- [What is being asked]:
Rewrite the listing below, changing each occurrence of "column capital" to "column top" and keeping every other part the same.

- [Excerpts from a spatial question dataset]:

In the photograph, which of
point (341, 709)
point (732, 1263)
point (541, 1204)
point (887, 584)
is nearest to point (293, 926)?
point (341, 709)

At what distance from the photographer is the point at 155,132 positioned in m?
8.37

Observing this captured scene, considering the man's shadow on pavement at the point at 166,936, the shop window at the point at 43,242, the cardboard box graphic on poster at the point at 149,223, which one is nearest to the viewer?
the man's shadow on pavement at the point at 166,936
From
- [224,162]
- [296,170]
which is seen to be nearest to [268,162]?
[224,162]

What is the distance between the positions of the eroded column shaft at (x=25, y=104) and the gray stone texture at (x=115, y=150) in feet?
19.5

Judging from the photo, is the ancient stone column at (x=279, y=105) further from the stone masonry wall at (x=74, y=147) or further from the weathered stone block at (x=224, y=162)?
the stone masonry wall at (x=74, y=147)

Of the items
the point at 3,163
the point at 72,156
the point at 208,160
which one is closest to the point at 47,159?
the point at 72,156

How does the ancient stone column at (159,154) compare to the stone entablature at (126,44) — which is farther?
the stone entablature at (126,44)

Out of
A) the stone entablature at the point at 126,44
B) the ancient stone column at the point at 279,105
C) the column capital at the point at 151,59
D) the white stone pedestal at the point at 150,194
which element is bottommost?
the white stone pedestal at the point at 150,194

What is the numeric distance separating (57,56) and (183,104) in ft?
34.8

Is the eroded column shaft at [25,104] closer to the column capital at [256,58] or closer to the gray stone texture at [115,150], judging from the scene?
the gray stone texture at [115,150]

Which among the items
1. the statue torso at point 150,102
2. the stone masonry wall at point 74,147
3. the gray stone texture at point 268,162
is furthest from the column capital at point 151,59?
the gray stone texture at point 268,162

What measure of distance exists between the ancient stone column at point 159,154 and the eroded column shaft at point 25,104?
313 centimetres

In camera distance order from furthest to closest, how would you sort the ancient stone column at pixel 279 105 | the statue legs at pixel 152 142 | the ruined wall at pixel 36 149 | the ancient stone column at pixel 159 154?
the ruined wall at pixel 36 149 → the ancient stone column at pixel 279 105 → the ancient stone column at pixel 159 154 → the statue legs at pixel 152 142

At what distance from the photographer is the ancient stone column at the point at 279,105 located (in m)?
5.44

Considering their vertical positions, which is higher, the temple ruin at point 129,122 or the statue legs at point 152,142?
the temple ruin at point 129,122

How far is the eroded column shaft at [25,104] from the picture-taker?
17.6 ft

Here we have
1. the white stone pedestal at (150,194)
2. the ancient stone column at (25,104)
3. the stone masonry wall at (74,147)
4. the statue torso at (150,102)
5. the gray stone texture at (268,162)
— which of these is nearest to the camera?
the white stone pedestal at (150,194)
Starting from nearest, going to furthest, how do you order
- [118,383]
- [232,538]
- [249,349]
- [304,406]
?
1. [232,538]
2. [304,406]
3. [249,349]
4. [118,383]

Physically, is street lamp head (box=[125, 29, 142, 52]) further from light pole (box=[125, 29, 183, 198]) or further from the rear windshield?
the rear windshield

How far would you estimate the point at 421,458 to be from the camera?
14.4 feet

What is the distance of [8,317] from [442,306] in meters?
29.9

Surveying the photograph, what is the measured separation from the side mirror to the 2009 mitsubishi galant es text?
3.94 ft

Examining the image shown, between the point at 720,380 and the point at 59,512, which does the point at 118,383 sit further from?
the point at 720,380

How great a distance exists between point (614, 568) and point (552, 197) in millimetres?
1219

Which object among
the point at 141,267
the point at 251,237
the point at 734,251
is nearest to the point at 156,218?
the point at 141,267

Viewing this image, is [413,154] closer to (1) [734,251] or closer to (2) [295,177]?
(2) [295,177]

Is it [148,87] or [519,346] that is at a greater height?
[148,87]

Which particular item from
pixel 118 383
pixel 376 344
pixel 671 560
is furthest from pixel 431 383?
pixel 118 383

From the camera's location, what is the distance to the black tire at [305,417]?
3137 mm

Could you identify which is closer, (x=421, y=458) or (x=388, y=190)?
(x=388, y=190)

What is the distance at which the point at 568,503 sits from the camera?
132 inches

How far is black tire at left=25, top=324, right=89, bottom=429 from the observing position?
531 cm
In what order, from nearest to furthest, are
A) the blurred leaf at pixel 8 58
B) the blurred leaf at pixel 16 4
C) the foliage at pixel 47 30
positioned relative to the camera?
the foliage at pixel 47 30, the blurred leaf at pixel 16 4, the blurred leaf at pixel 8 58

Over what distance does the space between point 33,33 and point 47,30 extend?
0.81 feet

- [Task response]:
In the photograph, which of
point (341, 709)
point (732, 1263)
point (541, 1204)
point (887, 584)
is nearest to point (293, 926)?
point (341, 709)

At what distance from the photographer is the point at 155,132 positioned in m?
8.37

Observing this captured scene, considering the man's shadow on pavement at the point at 166,936, the shop window at the point at 43,242, the cardboard box graphic on poster at the point at 149,223, which one is nearest to the viewer?
the man's shadow on pavement at the point at 166,936
From
- [224,162]
- [296,170]
which is seen to be nearest to [268,162]?
[224,162]

What is the distance between the positions of the eroded column shaft at (x=25, y=104) and the gray stone texture at (x=115, y=150) in feet?
19.5

Judging from the photo, is the ancient stone column at (x=279, y=105) further from the stone masonry wall at (x=74, y=147) or further from the weathered stone block at (x=224, y=162)?
the stone masonry wall at (x=74, y=147)

Of the items
the point at 3,163
the point at 72,156
the point at 208,160
which one is closest to the point at 47,159?
the point at 72,156

How does the ancient stone column at (159,154) compare to the stone entablature at (126,44) — which is farther?
the stone entablature at (126,44)

Out of
A) the stone entablature at the point at 126,44
B) the ancient stone column at the point at 279,105
C) the column top at the point at 151,59
D) the white stone pedestal at the point at 150,194
which element is bottommost?
the white stone pedestal at the point at 150,194

What is the numeric distance separating (57,56) and (183,104) in ft?
34.8

Is the eroded column shaft at [25,104] closer to the column top at [256,58] or closer to the gray stone texture at [115,150], judging from the scene?
the gray stone texture at [115,150]

Which among the items
1. the statue torso at point 150,102
2. the stone masonry wall at point 74,147
3. the gray stone texture at point 268,162
is furthest from the column top at point 151,59?
the gray stone texture at point 268,162

What measure of distance exists between the ancient stone column at point 159,154 and the eroded column shaft at point 25,104?
313 centimetres

In camera distance order from furthest to closest, how would you sort the ancient stone column at pixel 279 105 | the statue legs at pixel 152 142 | the ruined wall at pixel 36 149 | the ancient stone column at pixel 159 154?
the ruined wall at pixel 36 149 → the ancient stone column at pixel 279 105 → the ancient stone column at pixel 159 154 → the statue legs at pixel 152 142

At what distance from the photographer is the ancient stone column at the point at 279,105 located (in m)?
5.44

Considering their vertical positions, which is higher, the temple ruin at point 129,122 or the statue legs at point 152,142?
the temple ruin at point 129,122

How far is the eroded column shaft at [25,104] from the picture-taker?
17.6 ft

Here we have
1. the white stone pedestal at (150,194)
2. the ancient stone column at (25,104)
3. the stone masonry wall at (74,147)
4. the statue torso at (150,102)
5. the gray stone texture at (268,162)
— which of these is nearest to the camera?
the white stone pedestal at (150,194)
Starting from nearest, going to furthest, how do you order
- [118,383]
- [232,538]
- [249,349]
- [304,406]
?
1. [232,538]
2. [304,406]
3. [249,349]
4. [118,383]

Physically, is street lamp head (box=[125, 29, 142, 52]) further from light pole (box=[125, 29, 183, 198]) or further from the rear windshield?
the rear windshield

How far would you estimate the point at 421,458 to be from the camera?
14.4 feet

What is the distance of [8,317] from [442,306] in meters?
29.9

Surveying the photograph, what is the measured separation from the side mirror to the 2009 mitsubishi galant es text?
3.94 ft

Examining the image shown, between the point at 720,380 and the point at 59,512, which does the point at 118,383 sit further from?
the point at 720,380

How great a distance exists between point (614, 568) and point (552, 197) in millimetres?
1219

Which object among
the point at 141,267
the point at 251,237
the point at 734,251
is nearest to the point at 156,218?
the point at 141,267

Viewing this image, is [413,154] closer to (1) [734,251] or closer to (2) [295,177]?
(2) [295,177]

Is it [148,87] or [519,346] that is at a greater height?
[148,87]

Which particular item from
pixel 118 383
pixel 376 344
pixel 671 560
is furthest from pixel 431 383?
pixel 118 383

From the camera's location, what is the distance to the black tire at [305,417]?
3137 mm

Could you identify which is closer, (x=421, y=458) or (x=388, y=190)?
(x=388, y=190)

What is the distance at which the point at 568,503 sits from the camera?
132 inches

How far is black tire at left=25, top=324, right=89, bottom=429 from the observing position?
531 cm
In what order, from nearest to furthest, are
A) the blurred leaf at pixel 8 58
B) the blurred leaf at pixel 16 4
C) the foliage at pixel 47 30
positioned relative to the camera?
the foliage at pixel 47 30, the blurred leaf at pixel 16 4, the blurred leaf at pixel 8 58

Over what distance does the space between point 33,33 and point 47,30 extend?
0.81 feet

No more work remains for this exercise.